## INPUT MATERIAL
* BEGIN *
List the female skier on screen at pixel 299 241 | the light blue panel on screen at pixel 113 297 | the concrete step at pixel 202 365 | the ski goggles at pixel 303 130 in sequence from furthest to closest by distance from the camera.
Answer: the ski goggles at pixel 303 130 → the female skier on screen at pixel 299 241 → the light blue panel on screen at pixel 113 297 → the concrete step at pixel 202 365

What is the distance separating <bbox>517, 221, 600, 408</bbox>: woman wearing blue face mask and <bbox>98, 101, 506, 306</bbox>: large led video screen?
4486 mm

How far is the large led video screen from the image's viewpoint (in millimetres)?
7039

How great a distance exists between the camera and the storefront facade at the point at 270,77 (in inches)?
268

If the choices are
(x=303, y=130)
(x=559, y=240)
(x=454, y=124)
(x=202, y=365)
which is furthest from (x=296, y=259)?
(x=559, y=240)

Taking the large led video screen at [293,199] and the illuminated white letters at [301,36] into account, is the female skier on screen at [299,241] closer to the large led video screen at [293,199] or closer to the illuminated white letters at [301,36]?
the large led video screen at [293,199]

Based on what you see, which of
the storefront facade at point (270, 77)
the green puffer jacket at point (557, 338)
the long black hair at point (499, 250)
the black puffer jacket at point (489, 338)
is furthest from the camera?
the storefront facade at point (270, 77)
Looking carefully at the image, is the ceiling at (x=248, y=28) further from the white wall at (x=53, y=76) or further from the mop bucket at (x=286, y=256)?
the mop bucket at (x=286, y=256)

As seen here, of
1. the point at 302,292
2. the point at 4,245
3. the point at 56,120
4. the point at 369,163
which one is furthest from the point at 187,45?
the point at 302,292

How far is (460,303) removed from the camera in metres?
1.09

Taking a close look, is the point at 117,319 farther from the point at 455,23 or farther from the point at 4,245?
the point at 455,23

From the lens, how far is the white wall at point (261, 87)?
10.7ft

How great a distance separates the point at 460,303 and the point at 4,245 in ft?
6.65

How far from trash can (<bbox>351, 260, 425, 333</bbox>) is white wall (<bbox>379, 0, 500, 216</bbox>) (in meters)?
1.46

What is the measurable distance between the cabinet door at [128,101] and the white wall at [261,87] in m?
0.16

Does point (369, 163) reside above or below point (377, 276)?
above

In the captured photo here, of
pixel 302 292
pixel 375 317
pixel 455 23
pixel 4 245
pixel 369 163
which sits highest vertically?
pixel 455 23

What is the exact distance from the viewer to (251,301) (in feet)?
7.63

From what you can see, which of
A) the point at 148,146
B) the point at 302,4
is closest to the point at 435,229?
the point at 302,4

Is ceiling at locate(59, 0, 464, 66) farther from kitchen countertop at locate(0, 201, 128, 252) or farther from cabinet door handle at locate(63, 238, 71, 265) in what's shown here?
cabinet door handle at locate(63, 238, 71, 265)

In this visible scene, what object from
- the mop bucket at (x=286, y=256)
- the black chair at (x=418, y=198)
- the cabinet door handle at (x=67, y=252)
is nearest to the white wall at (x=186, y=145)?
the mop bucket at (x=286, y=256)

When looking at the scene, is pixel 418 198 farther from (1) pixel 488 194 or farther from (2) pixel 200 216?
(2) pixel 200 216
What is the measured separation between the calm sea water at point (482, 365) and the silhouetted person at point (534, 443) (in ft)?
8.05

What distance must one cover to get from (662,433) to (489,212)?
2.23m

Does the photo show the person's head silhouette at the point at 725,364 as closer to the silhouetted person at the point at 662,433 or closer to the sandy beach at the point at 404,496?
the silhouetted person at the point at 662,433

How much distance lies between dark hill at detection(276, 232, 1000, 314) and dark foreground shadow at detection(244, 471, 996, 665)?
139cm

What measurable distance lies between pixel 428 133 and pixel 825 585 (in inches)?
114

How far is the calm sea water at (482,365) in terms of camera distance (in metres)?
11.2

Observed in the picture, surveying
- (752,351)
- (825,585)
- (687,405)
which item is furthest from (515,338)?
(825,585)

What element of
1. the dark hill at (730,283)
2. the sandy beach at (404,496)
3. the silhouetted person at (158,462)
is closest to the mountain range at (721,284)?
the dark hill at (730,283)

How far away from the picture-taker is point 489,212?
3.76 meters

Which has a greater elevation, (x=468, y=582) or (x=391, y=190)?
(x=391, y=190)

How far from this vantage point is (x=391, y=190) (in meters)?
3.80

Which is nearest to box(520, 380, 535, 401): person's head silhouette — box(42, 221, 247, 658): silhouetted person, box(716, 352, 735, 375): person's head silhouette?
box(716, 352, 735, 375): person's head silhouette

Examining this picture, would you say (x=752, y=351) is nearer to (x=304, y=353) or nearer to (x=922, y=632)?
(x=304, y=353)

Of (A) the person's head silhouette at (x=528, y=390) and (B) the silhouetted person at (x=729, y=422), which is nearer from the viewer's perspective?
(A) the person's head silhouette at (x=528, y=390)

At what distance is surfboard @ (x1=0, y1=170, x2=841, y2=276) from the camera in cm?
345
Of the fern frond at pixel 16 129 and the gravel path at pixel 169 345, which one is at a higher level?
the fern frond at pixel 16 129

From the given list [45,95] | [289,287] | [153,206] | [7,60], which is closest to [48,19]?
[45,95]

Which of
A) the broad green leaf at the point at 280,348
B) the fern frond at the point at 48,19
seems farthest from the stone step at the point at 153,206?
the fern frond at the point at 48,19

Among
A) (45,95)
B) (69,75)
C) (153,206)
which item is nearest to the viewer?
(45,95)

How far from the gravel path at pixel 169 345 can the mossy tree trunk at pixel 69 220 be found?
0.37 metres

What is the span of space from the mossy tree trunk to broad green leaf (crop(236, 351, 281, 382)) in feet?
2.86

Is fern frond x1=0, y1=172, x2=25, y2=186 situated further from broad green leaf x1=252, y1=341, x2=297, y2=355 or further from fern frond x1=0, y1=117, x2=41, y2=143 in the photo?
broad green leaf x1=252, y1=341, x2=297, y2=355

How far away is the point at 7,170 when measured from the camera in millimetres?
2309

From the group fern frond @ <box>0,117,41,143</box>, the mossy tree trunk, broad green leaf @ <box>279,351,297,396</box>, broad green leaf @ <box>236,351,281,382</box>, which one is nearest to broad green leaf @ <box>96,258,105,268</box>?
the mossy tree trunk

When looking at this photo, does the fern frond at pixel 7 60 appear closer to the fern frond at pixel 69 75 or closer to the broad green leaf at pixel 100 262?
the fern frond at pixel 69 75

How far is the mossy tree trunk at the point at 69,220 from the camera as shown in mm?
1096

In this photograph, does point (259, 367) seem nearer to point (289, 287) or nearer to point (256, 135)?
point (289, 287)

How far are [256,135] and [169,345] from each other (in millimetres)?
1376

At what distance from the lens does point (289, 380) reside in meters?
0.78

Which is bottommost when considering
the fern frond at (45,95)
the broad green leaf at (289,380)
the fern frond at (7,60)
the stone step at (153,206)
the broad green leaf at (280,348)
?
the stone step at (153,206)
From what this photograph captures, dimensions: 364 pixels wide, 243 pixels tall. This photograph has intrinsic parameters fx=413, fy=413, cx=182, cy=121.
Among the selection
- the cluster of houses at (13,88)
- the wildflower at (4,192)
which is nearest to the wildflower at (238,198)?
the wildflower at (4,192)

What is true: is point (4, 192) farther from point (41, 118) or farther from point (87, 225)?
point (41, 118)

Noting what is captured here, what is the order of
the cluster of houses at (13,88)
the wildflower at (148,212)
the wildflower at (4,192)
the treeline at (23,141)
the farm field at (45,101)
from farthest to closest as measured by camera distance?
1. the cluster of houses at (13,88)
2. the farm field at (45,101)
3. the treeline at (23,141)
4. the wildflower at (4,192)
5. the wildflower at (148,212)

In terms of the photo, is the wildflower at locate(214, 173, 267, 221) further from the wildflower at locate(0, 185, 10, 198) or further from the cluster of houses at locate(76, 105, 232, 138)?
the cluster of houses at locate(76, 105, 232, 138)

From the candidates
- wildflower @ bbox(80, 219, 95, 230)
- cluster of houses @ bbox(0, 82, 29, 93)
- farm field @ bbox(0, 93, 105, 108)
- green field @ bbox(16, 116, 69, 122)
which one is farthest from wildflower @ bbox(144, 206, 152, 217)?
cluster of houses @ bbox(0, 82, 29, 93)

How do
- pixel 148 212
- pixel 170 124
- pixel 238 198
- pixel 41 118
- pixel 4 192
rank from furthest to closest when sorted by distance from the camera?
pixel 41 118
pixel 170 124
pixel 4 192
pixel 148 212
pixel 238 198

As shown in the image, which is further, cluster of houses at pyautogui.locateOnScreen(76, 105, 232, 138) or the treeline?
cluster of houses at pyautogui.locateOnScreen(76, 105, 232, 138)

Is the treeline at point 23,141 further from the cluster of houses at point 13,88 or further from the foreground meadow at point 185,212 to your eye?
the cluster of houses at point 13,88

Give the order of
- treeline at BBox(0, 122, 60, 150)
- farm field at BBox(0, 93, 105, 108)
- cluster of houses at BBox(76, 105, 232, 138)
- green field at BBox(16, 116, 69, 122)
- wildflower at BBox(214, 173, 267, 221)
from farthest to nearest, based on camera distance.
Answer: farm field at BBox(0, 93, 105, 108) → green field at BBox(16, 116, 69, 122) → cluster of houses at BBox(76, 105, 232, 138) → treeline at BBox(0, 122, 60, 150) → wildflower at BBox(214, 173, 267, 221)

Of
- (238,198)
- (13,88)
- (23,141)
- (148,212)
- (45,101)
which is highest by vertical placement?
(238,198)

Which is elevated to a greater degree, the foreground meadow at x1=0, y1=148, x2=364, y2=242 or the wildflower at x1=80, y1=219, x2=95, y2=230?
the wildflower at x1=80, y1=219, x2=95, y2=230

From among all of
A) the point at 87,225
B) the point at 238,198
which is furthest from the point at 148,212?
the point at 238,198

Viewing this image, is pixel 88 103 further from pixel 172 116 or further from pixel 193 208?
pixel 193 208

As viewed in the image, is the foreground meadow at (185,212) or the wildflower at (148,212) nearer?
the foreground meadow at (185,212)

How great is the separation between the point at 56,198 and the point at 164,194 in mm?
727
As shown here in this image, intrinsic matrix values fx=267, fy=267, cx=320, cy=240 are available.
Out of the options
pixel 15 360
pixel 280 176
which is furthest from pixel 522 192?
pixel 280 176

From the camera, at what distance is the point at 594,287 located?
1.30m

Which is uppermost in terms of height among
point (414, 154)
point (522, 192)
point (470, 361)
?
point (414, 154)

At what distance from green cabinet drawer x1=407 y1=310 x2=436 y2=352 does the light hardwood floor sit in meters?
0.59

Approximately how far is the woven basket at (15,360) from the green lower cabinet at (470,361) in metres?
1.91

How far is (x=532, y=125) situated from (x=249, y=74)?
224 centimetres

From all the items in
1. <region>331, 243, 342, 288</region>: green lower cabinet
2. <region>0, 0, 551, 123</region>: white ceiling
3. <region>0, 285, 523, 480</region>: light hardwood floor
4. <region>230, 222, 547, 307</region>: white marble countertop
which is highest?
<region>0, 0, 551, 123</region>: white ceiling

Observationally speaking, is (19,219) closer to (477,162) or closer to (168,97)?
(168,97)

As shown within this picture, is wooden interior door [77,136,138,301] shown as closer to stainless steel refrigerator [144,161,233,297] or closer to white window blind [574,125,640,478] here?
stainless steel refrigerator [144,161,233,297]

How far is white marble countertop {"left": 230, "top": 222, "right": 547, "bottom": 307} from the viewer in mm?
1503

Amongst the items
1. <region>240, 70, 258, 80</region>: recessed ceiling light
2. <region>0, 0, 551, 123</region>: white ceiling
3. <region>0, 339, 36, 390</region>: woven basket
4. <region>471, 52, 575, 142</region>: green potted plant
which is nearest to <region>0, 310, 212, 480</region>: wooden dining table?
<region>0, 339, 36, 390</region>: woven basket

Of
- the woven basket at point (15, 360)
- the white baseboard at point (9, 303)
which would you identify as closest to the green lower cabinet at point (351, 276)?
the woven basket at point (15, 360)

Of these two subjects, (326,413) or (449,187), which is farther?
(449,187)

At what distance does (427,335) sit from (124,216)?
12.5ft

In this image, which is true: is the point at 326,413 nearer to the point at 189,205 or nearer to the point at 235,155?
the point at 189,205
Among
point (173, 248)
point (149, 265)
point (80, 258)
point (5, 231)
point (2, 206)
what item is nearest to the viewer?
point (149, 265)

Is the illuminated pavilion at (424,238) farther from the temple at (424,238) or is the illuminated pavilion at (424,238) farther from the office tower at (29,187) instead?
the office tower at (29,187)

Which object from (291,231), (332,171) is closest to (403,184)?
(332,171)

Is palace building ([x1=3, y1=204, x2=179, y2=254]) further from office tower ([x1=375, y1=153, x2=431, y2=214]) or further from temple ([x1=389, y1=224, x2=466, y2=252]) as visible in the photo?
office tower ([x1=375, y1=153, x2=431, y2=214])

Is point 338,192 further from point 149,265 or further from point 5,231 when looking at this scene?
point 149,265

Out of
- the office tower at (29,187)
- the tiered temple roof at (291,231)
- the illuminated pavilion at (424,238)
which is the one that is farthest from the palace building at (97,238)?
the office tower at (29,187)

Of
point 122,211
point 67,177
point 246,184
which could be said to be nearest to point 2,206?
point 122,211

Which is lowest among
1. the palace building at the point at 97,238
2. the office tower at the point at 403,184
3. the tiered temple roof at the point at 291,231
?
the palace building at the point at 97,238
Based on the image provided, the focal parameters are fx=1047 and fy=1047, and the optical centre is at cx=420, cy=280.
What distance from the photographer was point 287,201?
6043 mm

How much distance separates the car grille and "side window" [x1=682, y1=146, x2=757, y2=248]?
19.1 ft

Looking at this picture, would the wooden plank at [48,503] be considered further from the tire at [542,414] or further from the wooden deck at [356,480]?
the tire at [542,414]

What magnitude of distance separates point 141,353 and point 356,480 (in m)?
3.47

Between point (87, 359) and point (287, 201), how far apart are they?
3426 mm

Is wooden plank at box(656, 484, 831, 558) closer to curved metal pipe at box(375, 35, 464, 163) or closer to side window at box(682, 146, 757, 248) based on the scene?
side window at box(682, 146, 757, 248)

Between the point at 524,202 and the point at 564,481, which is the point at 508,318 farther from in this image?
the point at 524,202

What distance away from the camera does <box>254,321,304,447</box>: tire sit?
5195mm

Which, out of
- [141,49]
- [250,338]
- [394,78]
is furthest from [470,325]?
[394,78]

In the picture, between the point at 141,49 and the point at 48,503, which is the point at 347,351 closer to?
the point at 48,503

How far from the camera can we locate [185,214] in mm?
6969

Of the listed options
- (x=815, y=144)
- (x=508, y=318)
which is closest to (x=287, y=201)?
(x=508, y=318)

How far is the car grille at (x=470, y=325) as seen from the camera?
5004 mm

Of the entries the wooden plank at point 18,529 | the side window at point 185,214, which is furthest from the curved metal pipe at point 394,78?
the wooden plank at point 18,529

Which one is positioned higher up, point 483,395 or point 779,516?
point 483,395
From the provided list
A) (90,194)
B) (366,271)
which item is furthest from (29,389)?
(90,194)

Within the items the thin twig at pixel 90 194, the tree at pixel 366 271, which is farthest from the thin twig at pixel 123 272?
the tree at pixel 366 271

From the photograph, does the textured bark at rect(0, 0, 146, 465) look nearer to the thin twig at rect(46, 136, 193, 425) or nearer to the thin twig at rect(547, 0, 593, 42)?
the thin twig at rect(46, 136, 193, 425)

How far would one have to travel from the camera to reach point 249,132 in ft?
* END *
## PROBLEM DESCRIPTION
Reproduce verbatim every line between the line containing "What distance must" and the line containing "3.76 meters", inclusive.

## EXERCISE SOLUTION
What distance must one cover to get from (662,433) to (489,212)?
2.23m

Does the photo show the person's head silhouette at the point at 725,364 as closer to the silhouetted person at the point at 662,433 or closer to the sandy beach at the point at 404,496?
the silhouetted person at the point at 662,433

How much distance lies between dark hill at detection(276, 232, 1000, 314) and dark foreground shadow at detection(244, 471, 996, 665)?
139cm

What measurable distance lies between pixel 428 133 and pixel 825 585 (in inches)?
114

How far is the calm sea water at (482,365) in terms of camera distance (in metres)?
11.2

Observed in the picture, surveying
- (752,351)
- (825,585)
- (687,405)
which item is furthest from (515,338)?
(825,585)

What element of
1. the dark hill at (730,283)
2. the sandy beach at (404,496)
3. the silhouetted person at (158,462)
is closest to the mountain range at (721,284)?
the dark hill at (730,283)

How far away from the picture-taker is point 489,212?
3.76 meters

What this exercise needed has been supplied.